Questions of civic engagement and higher education have long interested me: as a student, engaged adult, and higher education professional. My attention has increased in recent years as I have seen how campaigns and initiatives have played out on the ground at different institutions with different kinds of students. When I started working at a community college with, at that time, relatively low levels of civic engagement, the importance of these matters became much more immediate. Limited student engagement at community colleges is not uncommon. Most community college students lead extraordinarily demanding lives and the value proposition of civic engagement – “What difference would my individual participation make?” – is not consistently clear. However, my college now has a student body more engaged in our community. The institution is engaged in the community. It is our collective priority. After all, “community” is in our very names and description.
How and why should colleges work towards this kind of effort?

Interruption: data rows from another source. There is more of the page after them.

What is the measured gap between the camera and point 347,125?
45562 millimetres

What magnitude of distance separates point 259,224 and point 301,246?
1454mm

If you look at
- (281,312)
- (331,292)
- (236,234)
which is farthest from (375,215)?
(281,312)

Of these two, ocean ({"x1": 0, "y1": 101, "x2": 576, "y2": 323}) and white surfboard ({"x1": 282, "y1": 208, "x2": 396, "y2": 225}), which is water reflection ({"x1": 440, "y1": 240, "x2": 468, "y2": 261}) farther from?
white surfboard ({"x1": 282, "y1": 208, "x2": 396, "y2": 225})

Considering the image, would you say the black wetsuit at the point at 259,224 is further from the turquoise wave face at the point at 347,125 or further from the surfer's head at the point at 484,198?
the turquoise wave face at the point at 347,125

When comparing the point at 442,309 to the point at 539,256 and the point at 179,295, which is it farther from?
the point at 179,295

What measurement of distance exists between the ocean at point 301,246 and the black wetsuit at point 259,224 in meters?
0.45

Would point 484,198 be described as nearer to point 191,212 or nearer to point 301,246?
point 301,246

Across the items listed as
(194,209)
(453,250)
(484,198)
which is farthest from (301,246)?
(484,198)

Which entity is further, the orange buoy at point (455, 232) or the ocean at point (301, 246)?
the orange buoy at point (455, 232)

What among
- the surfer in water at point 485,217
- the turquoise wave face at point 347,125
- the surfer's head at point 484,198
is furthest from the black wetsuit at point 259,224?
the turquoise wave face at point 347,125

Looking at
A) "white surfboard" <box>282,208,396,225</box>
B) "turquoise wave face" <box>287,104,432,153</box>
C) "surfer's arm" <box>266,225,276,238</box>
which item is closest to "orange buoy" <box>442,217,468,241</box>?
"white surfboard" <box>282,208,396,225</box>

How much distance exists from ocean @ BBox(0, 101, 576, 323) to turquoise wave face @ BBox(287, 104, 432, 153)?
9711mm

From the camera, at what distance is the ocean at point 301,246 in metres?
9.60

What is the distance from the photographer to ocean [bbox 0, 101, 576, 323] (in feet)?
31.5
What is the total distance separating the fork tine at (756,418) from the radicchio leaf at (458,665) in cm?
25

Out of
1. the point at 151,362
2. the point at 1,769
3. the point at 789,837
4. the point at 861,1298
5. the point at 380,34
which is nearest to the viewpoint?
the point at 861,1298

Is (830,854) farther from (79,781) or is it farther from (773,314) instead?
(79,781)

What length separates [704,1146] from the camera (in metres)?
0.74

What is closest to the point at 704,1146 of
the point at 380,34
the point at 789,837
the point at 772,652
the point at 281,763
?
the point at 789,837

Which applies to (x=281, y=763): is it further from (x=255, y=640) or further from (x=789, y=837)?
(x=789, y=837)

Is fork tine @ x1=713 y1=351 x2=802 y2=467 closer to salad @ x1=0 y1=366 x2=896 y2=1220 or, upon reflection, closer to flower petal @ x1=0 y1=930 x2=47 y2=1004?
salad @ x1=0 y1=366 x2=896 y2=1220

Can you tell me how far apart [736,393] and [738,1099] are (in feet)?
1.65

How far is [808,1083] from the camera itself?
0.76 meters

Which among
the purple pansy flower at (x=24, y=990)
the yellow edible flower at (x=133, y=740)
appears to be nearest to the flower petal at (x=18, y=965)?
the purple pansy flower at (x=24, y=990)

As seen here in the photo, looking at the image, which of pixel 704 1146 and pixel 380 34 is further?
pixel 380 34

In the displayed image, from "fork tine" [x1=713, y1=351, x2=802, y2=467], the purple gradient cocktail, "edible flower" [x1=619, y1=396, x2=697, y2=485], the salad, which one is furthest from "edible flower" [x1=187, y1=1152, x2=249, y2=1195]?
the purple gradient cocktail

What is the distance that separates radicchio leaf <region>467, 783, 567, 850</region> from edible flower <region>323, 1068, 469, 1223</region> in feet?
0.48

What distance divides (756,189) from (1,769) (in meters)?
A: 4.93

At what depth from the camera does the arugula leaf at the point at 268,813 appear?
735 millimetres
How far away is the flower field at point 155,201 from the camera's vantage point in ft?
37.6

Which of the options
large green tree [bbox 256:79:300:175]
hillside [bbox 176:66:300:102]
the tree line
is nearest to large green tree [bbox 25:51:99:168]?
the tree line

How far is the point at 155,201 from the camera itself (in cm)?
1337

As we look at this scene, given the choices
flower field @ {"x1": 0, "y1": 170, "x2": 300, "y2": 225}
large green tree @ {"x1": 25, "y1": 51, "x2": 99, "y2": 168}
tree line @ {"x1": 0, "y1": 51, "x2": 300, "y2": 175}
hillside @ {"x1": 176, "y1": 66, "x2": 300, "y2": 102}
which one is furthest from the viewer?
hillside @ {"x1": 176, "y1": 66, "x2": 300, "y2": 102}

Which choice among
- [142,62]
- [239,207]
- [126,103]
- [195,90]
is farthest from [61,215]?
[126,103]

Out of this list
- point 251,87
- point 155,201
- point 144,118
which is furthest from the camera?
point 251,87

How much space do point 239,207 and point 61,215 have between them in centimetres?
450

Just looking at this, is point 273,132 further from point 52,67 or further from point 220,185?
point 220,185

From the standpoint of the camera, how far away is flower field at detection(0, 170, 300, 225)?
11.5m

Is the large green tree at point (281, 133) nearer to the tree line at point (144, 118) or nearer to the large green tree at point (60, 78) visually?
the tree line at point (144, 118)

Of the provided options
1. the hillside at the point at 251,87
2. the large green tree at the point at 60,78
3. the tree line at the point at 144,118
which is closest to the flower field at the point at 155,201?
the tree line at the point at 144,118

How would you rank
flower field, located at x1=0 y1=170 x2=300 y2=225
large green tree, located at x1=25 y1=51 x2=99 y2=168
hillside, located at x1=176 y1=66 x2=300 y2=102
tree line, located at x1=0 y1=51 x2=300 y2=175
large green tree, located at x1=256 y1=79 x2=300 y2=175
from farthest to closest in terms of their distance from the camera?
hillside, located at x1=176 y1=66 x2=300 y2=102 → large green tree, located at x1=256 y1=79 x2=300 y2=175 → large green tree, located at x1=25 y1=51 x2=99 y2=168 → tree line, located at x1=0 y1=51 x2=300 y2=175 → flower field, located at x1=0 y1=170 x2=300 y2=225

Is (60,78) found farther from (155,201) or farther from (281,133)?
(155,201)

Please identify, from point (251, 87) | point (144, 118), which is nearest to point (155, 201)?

Learning from the experts is essential and Harry C. Boyte is an excellent guide. A prolific author, a scholar associated with Augsburg College and the Humphrey School of Public Affairs at the University of Minnesota, Boyte cut his teeth with Southern Christian Leadership Conference and has worked for decades since on promoting a public work theory that promotes civic engagement and democracy. In fact, Boyte believes that citizenship can be conceptualized as public work.
In 2012, the Obama administration organized the American Commonwealth Partnership, a year-long collaborative endeavor that reached across higher education and related organizations. Its mandate was to make sure that higher’s commitment to democracy carried as much heft as its aim to give graduates good jobs and careers. The partnership brought many people and institutions together, highlighted successes and challenges, and led to the publication of Democracy’s Education: Public Work, Citizenship, And The Future Of Colleges And Universities, with Boyte as its editor.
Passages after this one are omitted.